All this helps to explain how the trans- and intra-Mediterranean interactions of the central thirteenth century climaxed in crusade in the late 1260s. But why was this crusade diverted to Tunis, an especially vexed question given that most of the participants did not know that this was their destination until they were nearly there? From a military-historical perspective, Tunis made very little sense; it could hardly be said that a city so far from Jerusalem was a gateway to the Holy Land, as Egypt was perceived to be, and why should Charles engage in conflict with a neighbour who had not shown signs of posing an especially serious threat to his rule in Sicily? The abortive military engagements of the crusader landing at Carthage seem to underscore this problem, but Lower would have it that this is the wrong way of approaching the question. Traditionally portrayed as conflictual, Lower argues that Louis’s and Charles’s interests in fact coincided in Tunis, ‘with its enduring centrality to the Mediterranean-wide networks of conflict and collaboration that were crucial to the aspirations of both men’ (p. 173). Tunis more than anywhere else was a place where the protagonists of this crusade could hope to achieve conversion, conquest, and commerce. This argument is highly persuasive: why Tunis? Because it was Tunis. ‘The key to understanding the Tunis crusade […] has been hiding in plain sight. It is Tunis itself’ (p. 5).

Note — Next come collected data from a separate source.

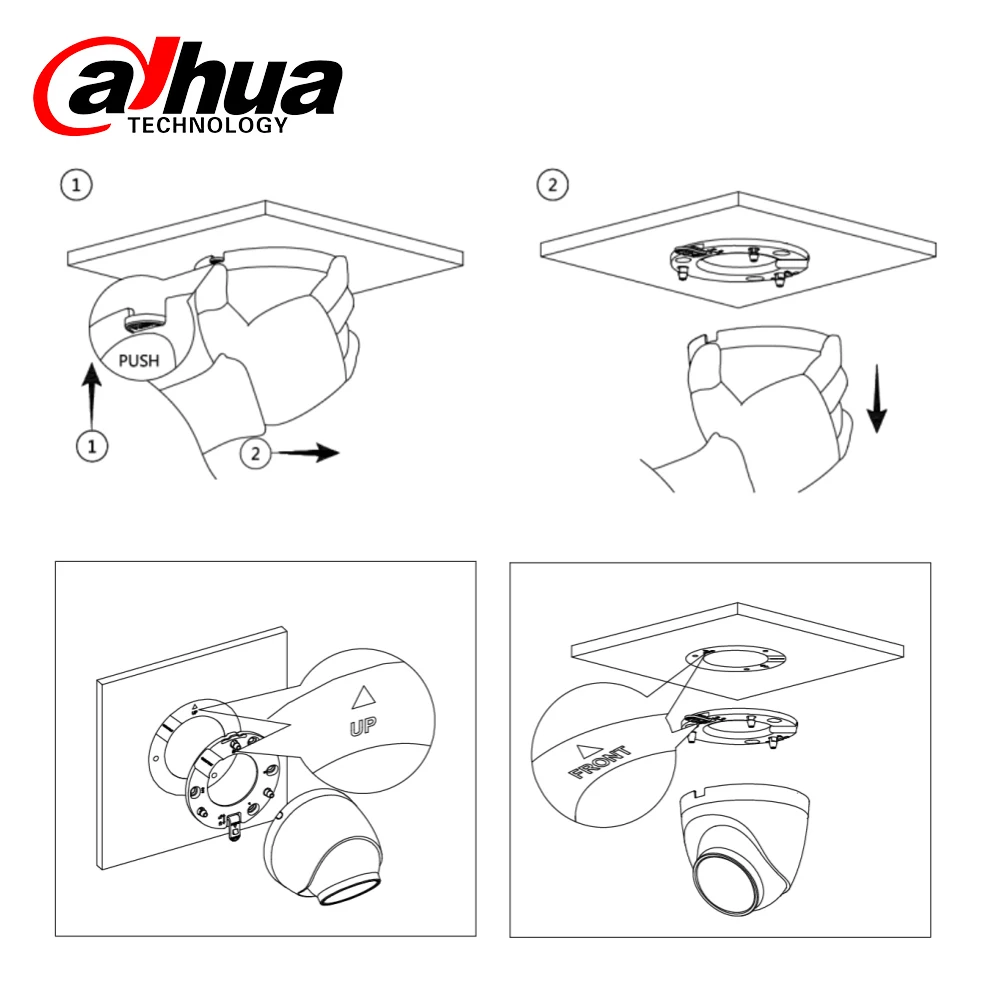 alhua
TECHNOLOGY

1

PUSH

1

2

2

UP

FRONT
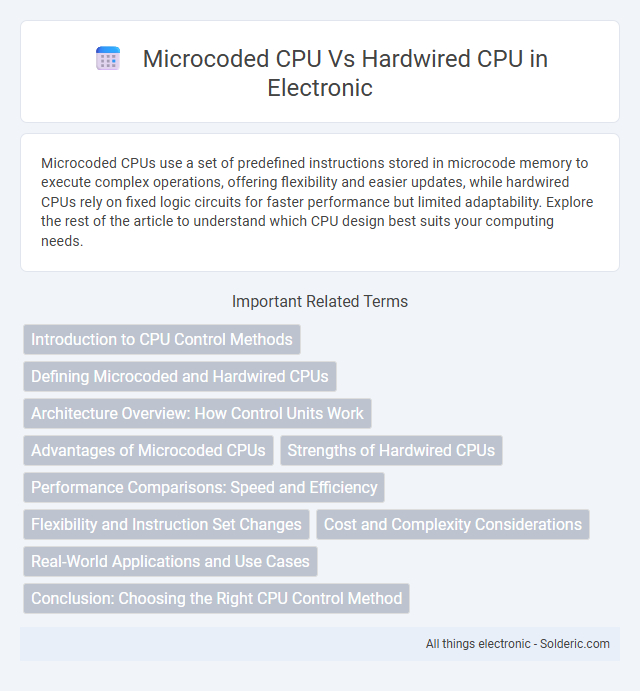 Microcoded CPU Vs Hardwired CPU in Electronic

Microcoded CPUs use a set of predefined instructions stored in microcode memory to execute complex operations, offering flexibility and easier updates, while hardwired CPUs rely on fixed logic circuits for faster performance but limited adaptability. Explore the rest of the article to understand which CPU design best suits your computing needs.

Important Related Terms

Introduction to CPU Control Methods

Defining Microcoded and Hardwired CPUs

Architecture Overview: How Control Units Work

Advantages of Microcoded CPUs

Strengths of Hardwired CPUs

Performance Comparisons: Speed and Efficiency

Flexibility and Instruction Set Changes

Cost and Complexity Considerations

Real-World Applications and Use Cases

Conclusion: Choosing the Right CPU Control Method

All things electronic - Solderic.com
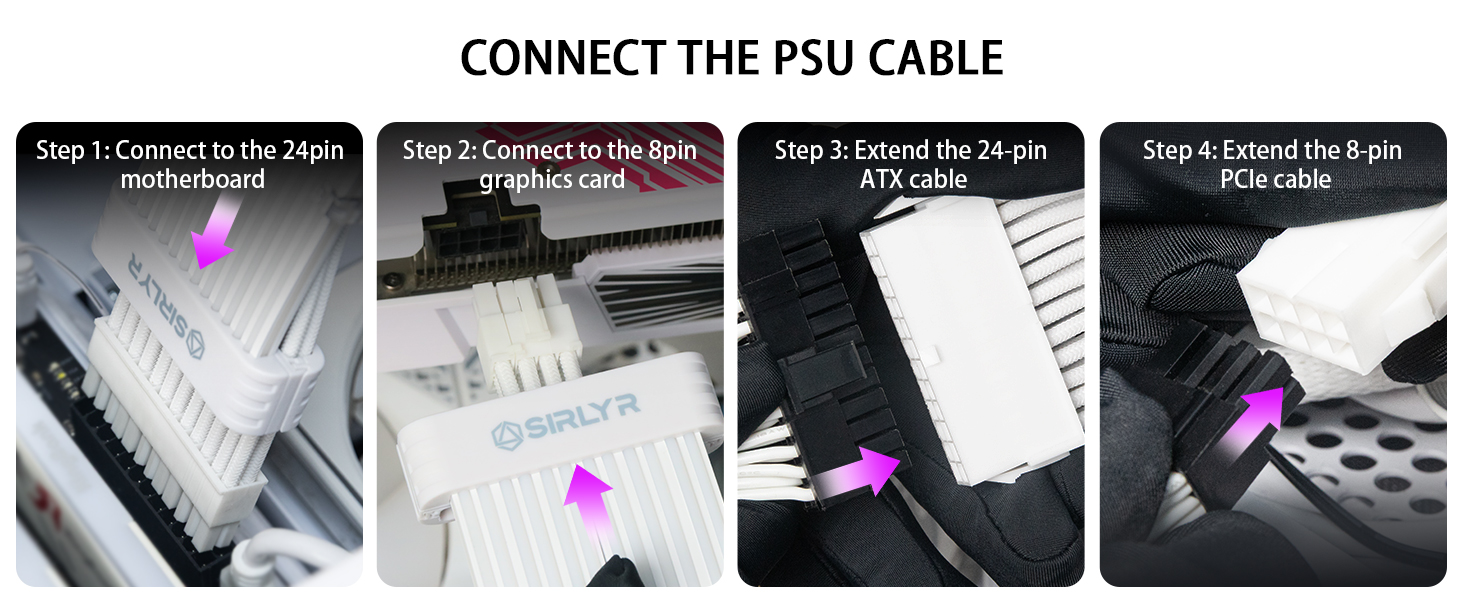 CONNECT THE PSU CABLE

Step 1: Connect to the 24pin motherboard

SIRLYR

Step 2: Connect to the 8pin graphics card

SIRLYR

Step 3: Extend the 24-pin ATX cable

Step 4: Extend the 8-pin PCIe cable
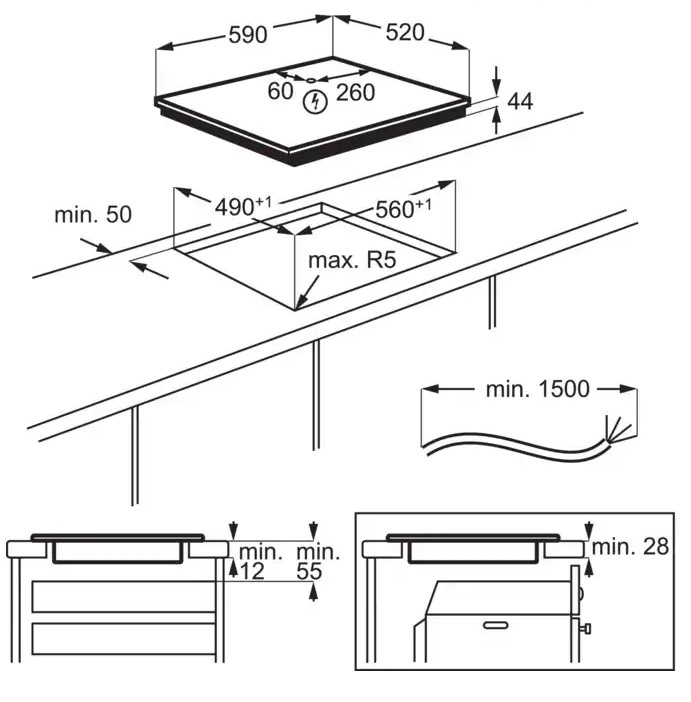 590
520
60
260
44
min. 50
$490^{+1}$
$560^{+1}$
max. R5
min. 1500
min.
12
min.
55
min. 28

Lower’s far-reaching analysis has methodological roots which are signalled in the subtitle ‘A Mediterranean History’. He lays out his path as somewhere between the Mediterranean Studies of Fernand Braudel et al, and the ‘clash of civilisations’ school of Samuel P. Huntingdon and Bernard Lewis, but veers more to the former. That being said, the theoretical aspects of this approach are somewhat underplayed. Braudel is referenced very early on in the introduction, but more recent contributions to the field by Horden, Purcell and Abulafia (who is otherwise frequently-used in this volume) are not explicitly addressed. This certainly is a Mediterranean history of a crusade, much more than any other, with networks of exchange—be that commerce or conflict—the core theme, but further development of the theoretical dimensions could have made a greater contribution to the literature of Mediterranean Studies, particularly in the way Lower picks a careful path between the apparently opposing perspectives of conflict and commerce, and suggests a resolution to them by tracing a middle way.

That being said, this monograph is a significant achievement: a detailed and analytical narrative of a crusading expedition which has not yet been given the attention it deserves, based on extensive and thorough use of the primary source material. More than that, Lower’s approach may be taken as an epitome, proposing new approaches to the study of the thirteenth-century crusading expeditions, as well as those of the earlier crusader period; approaches which explore each figure in the story as an active and vital agent. The result is a multi-lateral picture of a complex crusade, a volume which offers much more than simply an answer to the question ‘why Tunis?’

Joanna Phillips, University of Leeds.